Prévision des ventes (forecasting), identification des opportunités à risque, recommandation de produits complémentaires (cross-sell/upsell), scoring de deals par probabilité de clôture, détection des signaux d'achat.

Questions fréquentes

Quelle différence entre machine learning et IA générative ?

Le machine learning est le domaine général (apprendre à partir de données). L'IA générative est un type spécifique de machine learning axé sur la création de contenu. Les algorithmes de machine learning classiques (régression, forêts aléatoires, SVM) prédisent ou classifient — ils ne génèrent pas.

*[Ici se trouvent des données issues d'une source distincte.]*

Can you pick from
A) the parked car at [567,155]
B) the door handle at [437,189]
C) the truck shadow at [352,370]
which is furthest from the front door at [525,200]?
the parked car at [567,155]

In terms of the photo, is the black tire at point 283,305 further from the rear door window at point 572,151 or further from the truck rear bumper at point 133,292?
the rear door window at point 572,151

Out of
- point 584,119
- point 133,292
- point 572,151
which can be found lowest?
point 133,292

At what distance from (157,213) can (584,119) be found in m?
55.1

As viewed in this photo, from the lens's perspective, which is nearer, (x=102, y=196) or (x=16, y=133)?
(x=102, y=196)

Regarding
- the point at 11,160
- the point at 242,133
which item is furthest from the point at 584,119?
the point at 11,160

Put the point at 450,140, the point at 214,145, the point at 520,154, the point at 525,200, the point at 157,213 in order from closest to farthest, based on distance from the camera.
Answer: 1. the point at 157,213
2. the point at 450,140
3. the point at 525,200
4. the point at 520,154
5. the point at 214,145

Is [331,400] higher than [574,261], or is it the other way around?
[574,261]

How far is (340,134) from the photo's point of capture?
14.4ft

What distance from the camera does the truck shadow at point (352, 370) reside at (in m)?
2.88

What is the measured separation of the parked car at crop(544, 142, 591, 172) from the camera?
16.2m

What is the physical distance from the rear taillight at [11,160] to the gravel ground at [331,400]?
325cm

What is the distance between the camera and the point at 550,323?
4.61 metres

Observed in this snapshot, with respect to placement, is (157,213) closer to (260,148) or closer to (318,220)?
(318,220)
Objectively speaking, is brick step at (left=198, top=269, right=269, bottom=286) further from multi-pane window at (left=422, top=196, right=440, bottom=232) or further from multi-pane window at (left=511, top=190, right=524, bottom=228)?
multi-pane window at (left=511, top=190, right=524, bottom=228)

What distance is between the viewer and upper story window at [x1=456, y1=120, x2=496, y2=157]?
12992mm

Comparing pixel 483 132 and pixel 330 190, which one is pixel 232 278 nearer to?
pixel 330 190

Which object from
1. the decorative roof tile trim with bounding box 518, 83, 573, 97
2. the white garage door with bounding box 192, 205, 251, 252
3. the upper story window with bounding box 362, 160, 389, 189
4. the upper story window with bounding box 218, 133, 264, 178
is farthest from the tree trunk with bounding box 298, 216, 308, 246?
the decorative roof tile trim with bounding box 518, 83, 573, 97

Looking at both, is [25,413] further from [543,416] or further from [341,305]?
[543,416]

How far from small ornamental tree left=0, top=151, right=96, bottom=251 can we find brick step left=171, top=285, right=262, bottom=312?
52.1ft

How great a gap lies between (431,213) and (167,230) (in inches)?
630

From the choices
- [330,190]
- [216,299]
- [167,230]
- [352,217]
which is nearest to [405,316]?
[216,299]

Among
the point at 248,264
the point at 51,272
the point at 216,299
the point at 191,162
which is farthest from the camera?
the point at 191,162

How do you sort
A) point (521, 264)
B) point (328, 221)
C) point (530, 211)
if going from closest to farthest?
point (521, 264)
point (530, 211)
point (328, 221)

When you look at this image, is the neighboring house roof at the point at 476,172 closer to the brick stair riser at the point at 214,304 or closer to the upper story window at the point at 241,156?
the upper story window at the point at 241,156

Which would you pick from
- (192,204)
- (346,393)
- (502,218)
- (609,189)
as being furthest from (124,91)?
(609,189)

L'IA générative (LLM, Stable Diffusion) crée du contenu nouveau. Les deux s'utilisent souvent ensemble.

Faut-il de la programmation pour utiliser le machine learning en entreprise ?

Pour utiliser des modèles ML pré-entraînés intégrés dans des outils (HubSpot, Salesforce, Google Analytics), non. Pour construire vos propres modèles sur vos données, oui — Python et les librairies scikit-learn ou TensorFlow sont le standard. Des plateformes AutoML (Google Vertex AI AutoML, Azure ML) permettent de construire des modèles sans code, mais nécessitent de comprendre les principes pour éviter les erreurs.

Combien de données faut-il pour faire du machine learning ?

Ça dépend de la complexité du problème. Pour la classification d'emails (spam/pas spam) : quelques centaines d'exemples suffisent. Pour la prédiction du churn sur une base client : plusieurs milliers d'exemples minimum. Pour l'entraînement d'un LLM : des milliards de tokens. La règle générale : plus le problème est complexe et nuancé, plus vous avez besoin de données. La qualité des données prime sur la quantité.